Material for this task
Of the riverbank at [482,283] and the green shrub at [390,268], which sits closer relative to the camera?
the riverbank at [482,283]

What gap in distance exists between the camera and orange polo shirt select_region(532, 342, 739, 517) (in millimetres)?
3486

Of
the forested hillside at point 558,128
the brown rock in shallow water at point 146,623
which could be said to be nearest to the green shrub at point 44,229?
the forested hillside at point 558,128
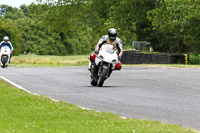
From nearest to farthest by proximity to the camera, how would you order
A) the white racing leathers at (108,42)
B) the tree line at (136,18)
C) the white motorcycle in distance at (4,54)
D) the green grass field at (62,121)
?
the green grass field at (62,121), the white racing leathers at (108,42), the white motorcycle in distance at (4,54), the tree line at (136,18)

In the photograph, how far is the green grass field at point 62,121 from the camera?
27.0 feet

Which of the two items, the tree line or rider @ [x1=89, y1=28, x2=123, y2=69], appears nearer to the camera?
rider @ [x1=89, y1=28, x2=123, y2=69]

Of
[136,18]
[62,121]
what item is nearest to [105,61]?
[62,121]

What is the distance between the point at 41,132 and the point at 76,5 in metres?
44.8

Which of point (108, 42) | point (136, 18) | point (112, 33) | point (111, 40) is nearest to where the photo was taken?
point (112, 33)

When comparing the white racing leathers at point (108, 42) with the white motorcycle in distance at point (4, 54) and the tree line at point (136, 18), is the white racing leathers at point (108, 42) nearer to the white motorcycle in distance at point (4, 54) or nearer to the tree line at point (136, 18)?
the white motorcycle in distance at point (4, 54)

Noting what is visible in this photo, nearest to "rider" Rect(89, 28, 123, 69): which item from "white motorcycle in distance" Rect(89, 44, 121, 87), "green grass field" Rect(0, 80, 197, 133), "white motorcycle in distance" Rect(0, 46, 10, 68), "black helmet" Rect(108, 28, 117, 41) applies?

Work to complete
Set out everything from the line containing "When comparing the" down to the end of the entries as a Markdown table with the columns Row and Text, numbering each line and omitting blank lines.

Task response
| Row | Text |
|---|---|
| 1 | When comparing the white racing leathers at point (108, 42) with the white motorcycle in distance at point (4, 54) and the tree line at point (136, 18), is the white racing leathers at point (108, 42) nearer to the white motorcycle in distance at point (4, 54) or nearer to the tree line at point (136, 18)? |
| 2 | the white motorcycle in distance at point (4, 54) |
| 3 | Noting what is visible in this photo, nearest to "rider" Rect(89, 28, 123, 69): which item from "white motorcycle in distance" Rect(89, 44, 121, 87), "green grass field" Rect(0, 80, 197, 133), "white motorcycle in distance" Rect(0, 46, 10, 68), "black helmet" Rect(108, 28, 117, 41) applies? |